Telefonlarında ineklerinin fotoğrafını taşıyorlar

Güncelleme Tarihi:

Telefonlarında ineklerinin fotoğrafını taşıyorlar
Oluşturulma Tarihi: Ekim 25, 2009 00:00

Hale bir güzellik kraliçesi. 3 yaşında ve çok bereketli memeleri var. Günde 32 litre süt veriyor. Geçtiğimiz hafta Bursa Tarım Fuarı’nda İnek Güzellik Yarışması’nda, hiçbir torpilin işlemediği Alman hakem tarafından kraliçe seçildi. Ünlü Magic Life Otelleri’nin sahipleri Recai Arslan’ın ineği o. Eğer Arslan yarıştan sonra, “Hale için beş yıldızlı otellerimde değil de, ahırda yattığım zamanlar oluyor” demeseydi bu haber sıradan bir yarışma haberi olarak kalacaktı.

Bu cümleyi okuyunca, onun bu tutkusunu anlamak için Orhangazi’deki çiftliğine gittim. 3-5 inekli küçük bir hobi çiftliği bekliyorken, 614 ineklik bir çiftlikle karşılaşınca yutkundum. İşin aslını da orada öğrendim.

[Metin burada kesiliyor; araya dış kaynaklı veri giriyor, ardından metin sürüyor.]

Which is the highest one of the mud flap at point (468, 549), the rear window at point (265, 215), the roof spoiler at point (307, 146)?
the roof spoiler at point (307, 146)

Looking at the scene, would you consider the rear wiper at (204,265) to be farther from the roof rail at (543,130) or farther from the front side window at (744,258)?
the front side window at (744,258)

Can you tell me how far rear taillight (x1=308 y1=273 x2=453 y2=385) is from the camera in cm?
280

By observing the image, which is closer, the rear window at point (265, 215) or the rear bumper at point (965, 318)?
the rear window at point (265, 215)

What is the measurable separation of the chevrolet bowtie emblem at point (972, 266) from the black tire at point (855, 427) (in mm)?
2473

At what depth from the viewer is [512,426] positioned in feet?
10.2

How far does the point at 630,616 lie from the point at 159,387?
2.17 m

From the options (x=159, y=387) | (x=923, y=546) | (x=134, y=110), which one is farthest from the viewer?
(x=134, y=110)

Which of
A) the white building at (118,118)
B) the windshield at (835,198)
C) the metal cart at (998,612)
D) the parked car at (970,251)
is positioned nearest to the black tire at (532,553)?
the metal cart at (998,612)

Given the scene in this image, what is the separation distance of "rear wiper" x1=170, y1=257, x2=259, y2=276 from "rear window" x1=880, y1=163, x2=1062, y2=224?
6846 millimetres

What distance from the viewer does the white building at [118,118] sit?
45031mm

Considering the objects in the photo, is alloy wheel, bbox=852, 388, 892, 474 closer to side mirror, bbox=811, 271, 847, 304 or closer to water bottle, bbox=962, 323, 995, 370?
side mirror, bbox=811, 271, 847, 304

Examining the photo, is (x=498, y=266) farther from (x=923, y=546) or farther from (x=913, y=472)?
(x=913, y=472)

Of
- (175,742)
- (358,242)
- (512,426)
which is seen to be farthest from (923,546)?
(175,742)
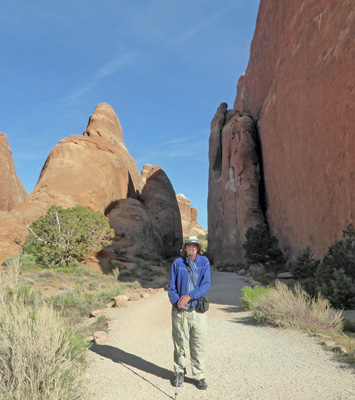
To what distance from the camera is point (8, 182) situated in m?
42.6

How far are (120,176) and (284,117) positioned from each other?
59.4 ft

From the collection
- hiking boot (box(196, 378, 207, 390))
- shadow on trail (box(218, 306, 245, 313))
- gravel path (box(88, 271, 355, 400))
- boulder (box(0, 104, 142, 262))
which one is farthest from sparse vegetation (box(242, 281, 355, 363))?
boulder (box(0, 104, 142, 262))

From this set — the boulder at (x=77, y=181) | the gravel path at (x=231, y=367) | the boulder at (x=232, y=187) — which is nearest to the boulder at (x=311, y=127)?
the boulder at (x=232, y=187)

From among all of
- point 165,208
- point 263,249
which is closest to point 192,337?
point 263,249

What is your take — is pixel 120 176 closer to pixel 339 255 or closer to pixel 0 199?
pixel 0 199

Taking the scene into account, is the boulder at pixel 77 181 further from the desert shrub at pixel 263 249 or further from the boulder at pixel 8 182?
the boulder at pixel 8 182

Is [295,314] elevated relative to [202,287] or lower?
lower

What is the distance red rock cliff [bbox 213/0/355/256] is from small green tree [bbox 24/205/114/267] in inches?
510

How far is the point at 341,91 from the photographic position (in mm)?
14172

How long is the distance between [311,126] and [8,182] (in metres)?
Result: 38.7

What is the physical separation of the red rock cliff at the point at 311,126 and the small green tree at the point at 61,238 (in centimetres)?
1295

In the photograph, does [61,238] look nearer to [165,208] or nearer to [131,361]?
[131,361]

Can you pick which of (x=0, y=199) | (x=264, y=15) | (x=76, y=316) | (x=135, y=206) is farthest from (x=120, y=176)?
(x=76, y=316)

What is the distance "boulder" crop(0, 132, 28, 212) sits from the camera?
41.0 m
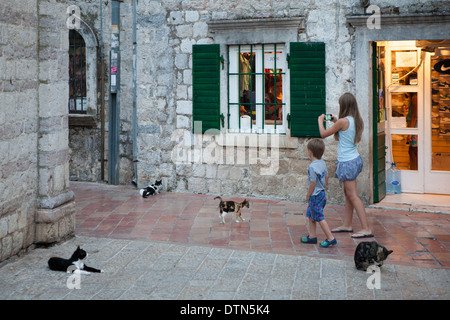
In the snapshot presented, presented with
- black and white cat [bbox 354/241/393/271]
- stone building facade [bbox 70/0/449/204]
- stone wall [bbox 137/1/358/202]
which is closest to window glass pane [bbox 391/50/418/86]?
stone building facade [bbox 70/0/449/204]

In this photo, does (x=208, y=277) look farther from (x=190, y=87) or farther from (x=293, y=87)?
(x=190, y=87)

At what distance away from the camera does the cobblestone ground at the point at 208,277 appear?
5793 millimetres

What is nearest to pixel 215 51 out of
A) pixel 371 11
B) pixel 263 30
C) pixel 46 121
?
pixel 263 30

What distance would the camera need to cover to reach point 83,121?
11.9 metres

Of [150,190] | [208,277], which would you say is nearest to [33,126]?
[208,277]

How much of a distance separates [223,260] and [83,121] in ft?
19.3

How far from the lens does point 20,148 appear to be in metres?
7.11

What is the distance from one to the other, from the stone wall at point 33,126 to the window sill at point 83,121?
3.98m

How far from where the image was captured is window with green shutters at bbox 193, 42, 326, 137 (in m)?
9.88

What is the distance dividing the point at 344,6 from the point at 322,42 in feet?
2.01

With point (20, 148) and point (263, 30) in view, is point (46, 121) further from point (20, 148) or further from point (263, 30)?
point (263, 30)

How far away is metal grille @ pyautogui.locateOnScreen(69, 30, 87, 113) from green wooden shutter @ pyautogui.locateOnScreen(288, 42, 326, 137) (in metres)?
4.11

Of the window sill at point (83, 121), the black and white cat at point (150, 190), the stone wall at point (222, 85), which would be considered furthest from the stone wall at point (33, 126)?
the window sill at point (83, 121)

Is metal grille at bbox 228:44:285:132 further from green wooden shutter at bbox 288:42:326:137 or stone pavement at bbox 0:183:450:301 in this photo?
stone pavement at bbox 0:183:450:301
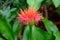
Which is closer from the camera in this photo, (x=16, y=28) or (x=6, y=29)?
(x=6, y=29)

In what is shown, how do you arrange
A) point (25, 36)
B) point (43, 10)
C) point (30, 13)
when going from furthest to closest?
point (43, 10) → point (25, 36) → point (30, 13)

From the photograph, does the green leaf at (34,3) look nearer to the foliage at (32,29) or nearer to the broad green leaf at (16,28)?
the foliage at (32,29)

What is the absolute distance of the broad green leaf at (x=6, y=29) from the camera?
1129 mm

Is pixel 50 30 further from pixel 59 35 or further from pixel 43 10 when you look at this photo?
pixel 43 10

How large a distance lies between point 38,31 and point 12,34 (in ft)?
0.51

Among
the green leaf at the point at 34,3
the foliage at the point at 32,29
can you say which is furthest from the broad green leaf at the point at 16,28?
the green leaf at the point at 34,3

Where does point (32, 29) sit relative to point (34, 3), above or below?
below

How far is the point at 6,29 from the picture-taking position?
3.86 feet

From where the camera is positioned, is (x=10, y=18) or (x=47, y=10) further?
(x=47, y=10)

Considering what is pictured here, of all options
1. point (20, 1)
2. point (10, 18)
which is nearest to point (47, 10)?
point (20, 1)

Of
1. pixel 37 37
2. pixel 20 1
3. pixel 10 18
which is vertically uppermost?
pixel 20 1

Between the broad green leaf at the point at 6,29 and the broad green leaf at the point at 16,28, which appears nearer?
the broad green leaf at the point at 6,29

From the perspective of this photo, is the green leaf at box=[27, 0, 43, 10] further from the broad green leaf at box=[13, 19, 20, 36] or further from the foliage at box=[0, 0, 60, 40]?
the broad green leaf at box=[13, 19, 20, 36]

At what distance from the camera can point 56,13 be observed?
1.65 metres
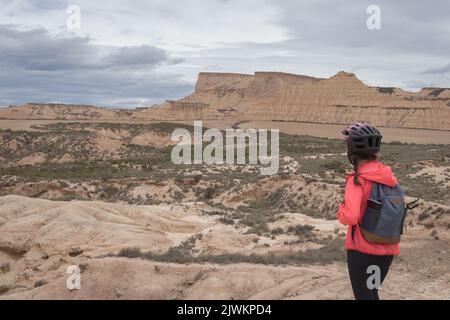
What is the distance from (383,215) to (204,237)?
950 cm

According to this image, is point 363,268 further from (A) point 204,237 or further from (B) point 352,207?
(A) point 204,237

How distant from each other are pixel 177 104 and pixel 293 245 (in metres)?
127

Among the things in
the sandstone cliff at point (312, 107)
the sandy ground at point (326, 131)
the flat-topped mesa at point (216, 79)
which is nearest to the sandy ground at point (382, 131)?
the sandy ground at point (326, 131)

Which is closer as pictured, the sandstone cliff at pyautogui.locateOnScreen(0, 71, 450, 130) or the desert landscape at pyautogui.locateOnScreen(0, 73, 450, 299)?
the desert landscape at pyautogui.locateOnScreen(0, 73, 450, 299)

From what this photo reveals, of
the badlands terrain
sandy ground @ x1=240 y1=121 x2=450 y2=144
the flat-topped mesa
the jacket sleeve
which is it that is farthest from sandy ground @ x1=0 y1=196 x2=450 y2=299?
the flat-topped mesa

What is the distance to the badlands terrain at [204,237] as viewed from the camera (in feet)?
21.7

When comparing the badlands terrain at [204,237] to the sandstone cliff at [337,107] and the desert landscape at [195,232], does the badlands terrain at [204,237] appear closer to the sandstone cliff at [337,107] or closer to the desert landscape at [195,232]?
the desert landscape at [195,232]

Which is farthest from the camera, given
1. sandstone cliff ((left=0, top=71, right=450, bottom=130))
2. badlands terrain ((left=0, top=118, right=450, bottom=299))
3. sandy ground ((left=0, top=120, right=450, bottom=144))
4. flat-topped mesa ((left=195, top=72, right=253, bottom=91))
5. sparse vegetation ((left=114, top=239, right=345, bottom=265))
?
flat-topped mesa ((left=195, top=72, right=253, bottom=91))

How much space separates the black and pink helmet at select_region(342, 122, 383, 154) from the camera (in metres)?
3.60

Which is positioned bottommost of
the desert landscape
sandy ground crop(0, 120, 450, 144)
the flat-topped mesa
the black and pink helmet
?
the desert landscape

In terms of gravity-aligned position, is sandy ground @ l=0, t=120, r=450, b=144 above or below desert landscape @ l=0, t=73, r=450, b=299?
above

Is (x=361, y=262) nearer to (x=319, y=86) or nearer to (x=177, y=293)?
(x=177, y=293)

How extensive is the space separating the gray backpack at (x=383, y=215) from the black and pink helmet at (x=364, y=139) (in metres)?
0.33

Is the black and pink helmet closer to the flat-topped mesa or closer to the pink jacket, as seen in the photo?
the pink jacket
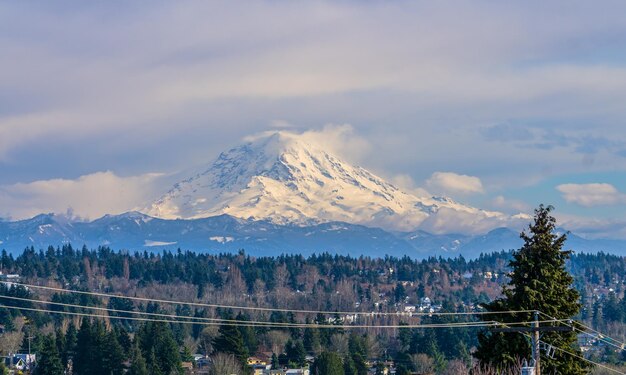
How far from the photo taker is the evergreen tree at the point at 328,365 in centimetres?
13675

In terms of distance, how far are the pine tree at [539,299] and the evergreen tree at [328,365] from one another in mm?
68585

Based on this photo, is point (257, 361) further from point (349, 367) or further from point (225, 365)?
point (225, 365)

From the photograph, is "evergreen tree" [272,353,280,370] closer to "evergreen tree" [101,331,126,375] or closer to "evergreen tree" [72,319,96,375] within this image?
"evergreen tree" [101,331,126,375]

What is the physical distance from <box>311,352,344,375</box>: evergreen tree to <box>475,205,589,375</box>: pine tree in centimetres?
6858

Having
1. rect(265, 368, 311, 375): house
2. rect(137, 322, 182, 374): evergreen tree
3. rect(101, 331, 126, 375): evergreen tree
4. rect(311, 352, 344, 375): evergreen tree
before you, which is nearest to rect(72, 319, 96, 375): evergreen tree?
rect(101, 331, 126, 375): evergreen tree

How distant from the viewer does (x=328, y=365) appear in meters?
137

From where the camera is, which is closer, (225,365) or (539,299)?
(539,299)

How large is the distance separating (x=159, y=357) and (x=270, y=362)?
23.2 m

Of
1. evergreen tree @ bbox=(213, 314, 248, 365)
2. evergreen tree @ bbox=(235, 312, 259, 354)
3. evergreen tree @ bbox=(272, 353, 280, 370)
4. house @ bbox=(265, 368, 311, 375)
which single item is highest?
evergreen tree @ bbox=(235, 312, 259, 354)

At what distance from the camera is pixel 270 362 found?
6319 inches

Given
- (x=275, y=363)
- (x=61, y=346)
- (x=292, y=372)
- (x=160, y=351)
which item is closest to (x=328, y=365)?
(x=292, y=372)

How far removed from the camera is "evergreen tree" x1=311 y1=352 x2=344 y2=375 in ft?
449

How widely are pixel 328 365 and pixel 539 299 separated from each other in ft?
233

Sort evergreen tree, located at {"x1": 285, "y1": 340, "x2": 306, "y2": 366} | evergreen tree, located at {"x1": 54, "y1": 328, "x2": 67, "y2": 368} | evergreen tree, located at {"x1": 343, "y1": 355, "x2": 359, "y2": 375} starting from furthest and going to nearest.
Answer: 1. evergreen tree, located at {"x1": 285, "y1": 340, "x2": 306, "y2": 366}
2. evergreen tree, located at {"x1": 343, "y1": 355, "x2": 359, "y2": 375}
3. evergreen tree, located at {"x1": 54, "y1": 328, "x2": 67, "y2": 368}
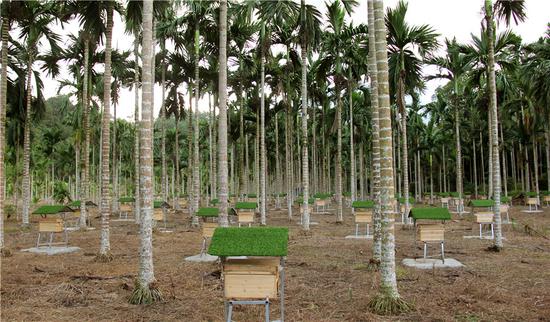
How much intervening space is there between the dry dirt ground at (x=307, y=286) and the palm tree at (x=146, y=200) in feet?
1.02

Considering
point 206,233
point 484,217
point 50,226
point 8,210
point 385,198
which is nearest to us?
point 385,198

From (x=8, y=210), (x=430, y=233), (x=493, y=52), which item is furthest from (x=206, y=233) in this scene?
(x=8, y=210)

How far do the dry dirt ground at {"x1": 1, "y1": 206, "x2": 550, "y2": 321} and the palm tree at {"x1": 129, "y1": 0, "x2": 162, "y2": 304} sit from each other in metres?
0.31

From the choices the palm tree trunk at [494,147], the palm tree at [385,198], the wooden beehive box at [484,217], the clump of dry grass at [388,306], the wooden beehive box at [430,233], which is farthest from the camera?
the wooden beehive box at [484,217]

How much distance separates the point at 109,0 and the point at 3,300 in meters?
8.63

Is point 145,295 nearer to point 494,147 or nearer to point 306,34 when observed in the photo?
point 494,147

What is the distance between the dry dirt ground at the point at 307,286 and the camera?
22.6 feet

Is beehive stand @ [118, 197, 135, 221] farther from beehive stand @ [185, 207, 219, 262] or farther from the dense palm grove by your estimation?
beehive stand @ [185, 207, 219, 262]

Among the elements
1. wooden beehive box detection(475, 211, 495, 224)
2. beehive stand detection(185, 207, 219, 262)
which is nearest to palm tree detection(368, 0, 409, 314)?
beehive stand detection(185, 207, 219, 262)

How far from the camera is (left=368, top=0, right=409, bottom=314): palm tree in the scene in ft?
22.6

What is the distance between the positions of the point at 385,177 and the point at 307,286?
2993mm

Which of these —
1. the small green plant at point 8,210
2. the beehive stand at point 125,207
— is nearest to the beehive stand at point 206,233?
the beehive stand at point 125,207

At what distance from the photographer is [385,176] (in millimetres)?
7246

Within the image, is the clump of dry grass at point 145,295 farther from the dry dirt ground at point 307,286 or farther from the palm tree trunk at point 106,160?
the palm tree trunk at point 106,160
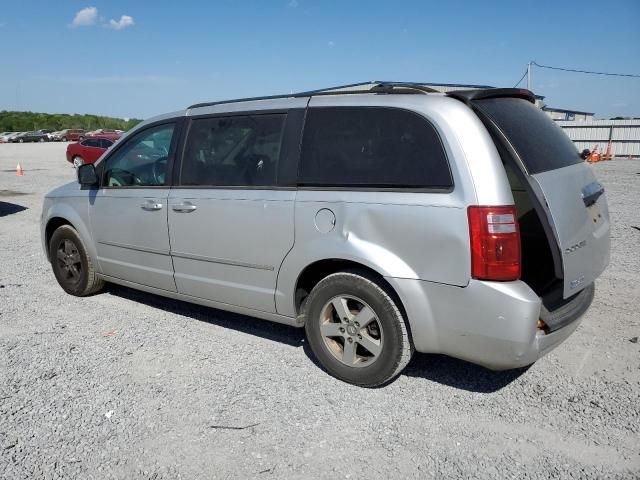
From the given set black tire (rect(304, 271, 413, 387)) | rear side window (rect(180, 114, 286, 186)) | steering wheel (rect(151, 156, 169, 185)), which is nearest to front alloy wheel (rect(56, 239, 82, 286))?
steering wheel (rect(151, 156, 169, 185))

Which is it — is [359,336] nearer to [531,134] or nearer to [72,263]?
[531,134]

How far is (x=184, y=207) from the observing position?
162 inches

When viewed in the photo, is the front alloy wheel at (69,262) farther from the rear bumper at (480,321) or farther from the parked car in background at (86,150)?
the parked car in background at (86,150)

Meğer bu tutkunun asıl sahipleri kızları Şebnem Ergüder, Sevim Arslan Kınay ve Şehnaz Karamancı’ymış. Kendisinden habersiz bu çiftliği kurduklarında, babaları da çok şaşırmış. Bu üç kız kardeş, beş yıldızlı otellerinin şezlongunda keyif yapmak yerine, 614 ineğin dışkısının nahoş kokuttuğu çiftlikte her gün mesaiye geliyorlar. Hayvanların çiftliğe ilk geldiği gün hüngür hüngür ağlatan, ineklerinden biri “güzel” seçildiğinde Kainat Güzeli olmuş kadar zafer sarhoşluğu yaşatan, onların resimlerini telefonda taşıtan bir tutkudan söz ediyoruz.

Bursa Orhangazi’deki topraklar Arslan Ailesi’ne, Kurtuluş Savaşı sırasında gazi olan dedelerine devletin armağan ettiği araziler. Bin dönümlük arazinin üzerindeki inek çiftliği 35 dönüm. Arazinin diğer bölümlerinde kiraz ve zeytin ağaçları var. Recai Arslan, turizmciliğe 1970’li yıllarda tekneyle gezerken Dalaman’ı beğenip arsa alarak başlamış.

1980’li yıllarda da ilk Magic Life Oteli’ni kurmuş. Recai Bey’in kızlarının A’dan Z’ye her işin altında imzaları var. Oteli kurarken, amelesinden müteahhidine kadar tüm iş görüşmelerini kızı Şebnem Ergüder yapmış. Çiftliği kurarken babalarından habersiz kasaplarla, celeplerle muhatap olan ise bu kez diğer kızları Sevim Arslan Kınay ve Şehnaz Karamancı olmuş.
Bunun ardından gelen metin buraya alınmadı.